-- BEGIN PROVIDED MATERIAL --

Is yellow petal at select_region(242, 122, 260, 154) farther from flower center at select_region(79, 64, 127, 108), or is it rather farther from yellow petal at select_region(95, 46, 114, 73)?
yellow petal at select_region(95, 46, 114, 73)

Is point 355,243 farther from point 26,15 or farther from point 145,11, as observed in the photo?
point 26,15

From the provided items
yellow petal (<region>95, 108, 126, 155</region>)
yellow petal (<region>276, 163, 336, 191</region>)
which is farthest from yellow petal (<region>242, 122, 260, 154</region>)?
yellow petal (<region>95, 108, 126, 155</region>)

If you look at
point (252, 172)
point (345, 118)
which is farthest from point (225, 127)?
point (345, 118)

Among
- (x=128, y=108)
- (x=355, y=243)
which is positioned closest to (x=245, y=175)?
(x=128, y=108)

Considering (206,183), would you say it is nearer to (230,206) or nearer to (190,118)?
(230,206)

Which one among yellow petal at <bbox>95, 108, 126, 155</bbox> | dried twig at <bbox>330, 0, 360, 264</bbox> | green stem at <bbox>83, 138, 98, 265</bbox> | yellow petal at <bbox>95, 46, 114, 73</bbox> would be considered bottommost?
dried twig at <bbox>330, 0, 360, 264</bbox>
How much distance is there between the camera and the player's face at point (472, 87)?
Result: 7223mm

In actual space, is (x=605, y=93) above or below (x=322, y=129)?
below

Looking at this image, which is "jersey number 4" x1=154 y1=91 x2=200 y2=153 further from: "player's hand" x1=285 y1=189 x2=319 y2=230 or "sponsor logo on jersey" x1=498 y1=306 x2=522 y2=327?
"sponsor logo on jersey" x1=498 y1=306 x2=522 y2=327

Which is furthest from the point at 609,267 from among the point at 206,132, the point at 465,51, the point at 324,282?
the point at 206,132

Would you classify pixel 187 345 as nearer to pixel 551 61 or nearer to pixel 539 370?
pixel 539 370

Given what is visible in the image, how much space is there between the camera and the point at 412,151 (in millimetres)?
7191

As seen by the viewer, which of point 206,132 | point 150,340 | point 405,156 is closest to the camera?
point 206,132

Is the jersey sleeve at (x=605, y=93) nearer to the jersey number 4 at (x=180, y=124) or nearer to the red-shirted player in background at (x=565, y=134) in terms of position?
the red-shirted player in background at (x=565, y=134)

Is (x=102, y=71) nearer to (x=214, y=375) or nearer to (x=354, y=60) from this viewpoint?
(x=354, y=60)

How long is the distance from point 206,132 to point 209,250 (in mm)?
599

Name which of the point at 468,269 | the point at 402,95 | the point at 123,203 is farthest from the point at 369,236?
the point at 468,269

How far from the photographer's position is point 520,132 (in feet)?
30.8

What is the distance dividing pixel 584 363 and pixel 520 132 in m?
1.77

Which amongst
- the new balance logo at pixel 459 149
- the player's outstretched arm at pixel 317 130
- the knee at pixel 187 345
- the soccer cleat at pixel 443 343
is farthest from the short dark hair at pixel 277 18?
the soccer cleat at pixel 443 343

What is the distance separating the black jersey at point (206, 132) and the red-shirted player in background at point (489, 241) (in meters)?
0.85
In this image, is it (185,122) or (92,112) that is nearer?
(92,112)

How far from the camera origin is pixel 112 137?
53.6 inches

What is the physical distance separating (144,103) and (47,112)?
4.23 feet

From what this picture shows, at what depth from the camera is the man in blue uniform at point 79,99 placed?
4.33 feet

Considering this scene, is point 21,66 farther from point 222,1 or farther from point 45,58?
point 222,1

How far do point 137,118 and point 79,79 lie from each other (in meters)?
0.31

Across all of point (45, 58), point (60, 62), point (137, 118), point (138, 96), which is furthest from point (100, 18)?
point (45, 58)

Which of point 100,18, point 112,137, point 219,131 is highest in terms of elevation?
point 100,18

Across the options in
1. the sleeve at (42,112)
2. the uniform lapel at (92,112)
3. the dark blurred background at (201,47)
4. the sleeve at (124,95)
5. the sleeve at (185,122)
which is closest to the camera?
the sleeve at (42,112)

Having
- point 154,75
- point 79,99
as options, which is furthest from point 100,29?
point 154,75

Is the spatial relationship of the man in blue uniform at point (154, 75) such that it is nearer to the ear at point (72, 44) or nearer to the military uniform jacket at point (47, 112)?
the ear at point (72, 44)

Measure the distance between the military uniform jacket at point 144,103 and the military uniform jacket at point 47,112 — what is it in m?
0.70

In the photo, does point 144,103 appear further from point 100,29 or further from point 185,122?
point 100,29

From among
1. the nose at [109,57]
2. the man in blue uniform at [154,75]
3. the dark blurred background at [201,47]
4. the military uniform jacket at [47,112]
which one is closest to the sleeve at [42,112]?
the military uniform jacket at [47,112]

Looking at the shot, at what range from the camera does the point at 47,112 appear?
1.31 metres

-- END PROVIDED MATERIAL --

Rewrite all the rows above with "green stem" changed to "plant stem" and everything else left the same.

--- OUTPUT OF THE EXERCISE ---
Is yellow petal at select_region(242, 122, 260, 154) farther from flower center at select_region(79, 64, 127, 108), or is it rather farther from yellow petal at select_region(95, 46, 114, 73)?
yellow petal at select_region(95, 46, 114, 73)

Is point 355,243 farther from point 26,15 or farther from point 145,11, as observed in the photo?
point 26,15

From the provided items
yellow petal (<region>95, 108, 126, 155</region>)
yellow petal (<region>276, 163, 336, 191</region>)
which is farthest from yellow petal (<region>242, 122, 260, 154</region>)?
yellow petal (<region>95, 108, 126, 155</region>)

If you look at
point (252, 172)
point (345, 118)
which is farthest from point (225, 127)?
point (345, 118)

Among
- (x=128, y=108)
- (x=355, y=243)
which is positioned closest to (x=245, y=175)?
(x=128, y=108)

Considering (206,183), would you say it is nearer to (230,206) or nearer to (190,118)?
(230,206)

Which one among yellow petal at <bbox>95, 108, 126, 155</bbox> | dried twig at <bbox>330, 0, 360, 264</bbox> | plant stem at <bbox>83, 138, 98, 265</bbox> | yellow petal at <bbox>95, 46, 114, 73</bbox> would be considered bottommost?
dried twig at <bbox>330, 0, 360, 264</bbox>
How much distance is there between the camera and the player's face at point (472, 87)?
Result: 7223mm

In actual space, is (x=605, y=93) above or below (x=322, y=129)?
below

Looking at this image, which is "jersey number 4" x1=154 y1=91 x2=200 y2=153 further from: "player's hand" x1=285 y1=189 x2=319 y2=230 or "sponsor logo on jersey" x1=498 y1=306 x2=522 y2=327?
"sponsor logo on jersey" x1=498 y1=306 x2=522 y2=327

Which is furthest from the point at 609,267 from among the point at 206,132, the point at 465,51, the point at 324,282?
the point at 206,132

Would you classify pixel 187 345 as nearer to pixel 551 61 or nearer to pixel 539 370?
pixel 539 370

Given what is visible in the image, how much space is there between the camera and the point at 412,151 (in millimetres)?
7191

As seen by the viewer, which of point 206,132 | point 150,340 | point 405,156 is closest to the camera?
point 206,132

Is the jersey sleeve at (x=605, y=93) nearer to the jersey number 4 at (x=180, y=124) or nearer to the red-shirted player in background at (x=565, y=134) in terms of position?
the red-shirted player in background at (x=565, y=134)

Is (x=102, y=71) nearer to (x=214, y=375) or nearer to (x=354, y=60) from this viewpoint?
(x=354, y=60)

How long is the distance from point 206,132 to point 209,250 (in mm)?
599

Name which of the point at 468,269 | the point at 402,95 | the point at 123,203 is farthest from the point at 369,236?
the point at 468,269

How far from the photographer's position is point 520,132 (in feet)?
30.8

What is the distance dividing pixel 584 363 and pixel 520 132 in m?
1.77

Which amongst
- the new balance logo at pixel 459 149
- the player's outstretched arm at pixel 317 130
- the knee at pixel 187 345
- the soccer cleat at pixel 443 343
is farthest from the short dark hair at pixel 277 18?
the soccer cleat at pixel 443 343

What is the distance separating the black jersey at point (206, 132) and the red-shirted player in background at point (489, 241) (in meters)?
0.85
In this image, is it (185,122) or (92,112) that is nearer?
(92,112)

How far from the camera origin is pixel 112 137?
53.6 inches

What is the physical distance separating (144,103) and (47,112)?
4.23 feet

From what this picture shows, at what depth from the camera is the man in blue uniform at point 79,99 placed?
4.33 feet

Considering this scene, is point 21,66 farther from point 222,1 or farther from point 45,58?
point 222,1

How far do point 137,118 and point 79,79 lie from each other (in meters)?
0.31

Across all of point (45, 58), point (60, 62), point (137, 118), point (138, 96), which is furthest from point (100, 18)?
point (45, 58)

Which of point 100,18, point 112,137, point 219,131 is highest in terms of elevation?
point 100,18

Across the options in
1. the sleeve at (42,112)
2. the uniform lapel at (92,112)
3. the dark blurred background at (201,47)
4. the sleeve at (124,95)
5. the sleeve at (185,122)
which is closest to the camera?
the sleeve at (42,112)

Having
- point 154,75
- point 79,99
as options, which is furthest from point 100,29?
point 154,75

Is the spatial relationship of the man in blue uniform at point (154, 75) such that it is nearer to the ear at point (72, 44) or nearer to the military uniform jacket at point (47, 112)?
the ear at point (72, 44)

Measure the distance between the military uniform jacket at point 144,103 and the military uniform jacket at point 47,112 — what is it in m?
0.70

In the photo, does point 144,103 appear further from point 100,29 or further from point 185,122?
point 100,29

From among
1. the nose at [109,57]
2. the man in blue uniform at [154,75]
3. the dark blurred background at [201,47]
4. the military uniform jacket at [47,112]
which one is closest to the sleeve at [42,112]?
the military uniform jacket at [47,112]

Looking at the shot, at what range from the camera does the point at 47,112 appear?
1.31 metres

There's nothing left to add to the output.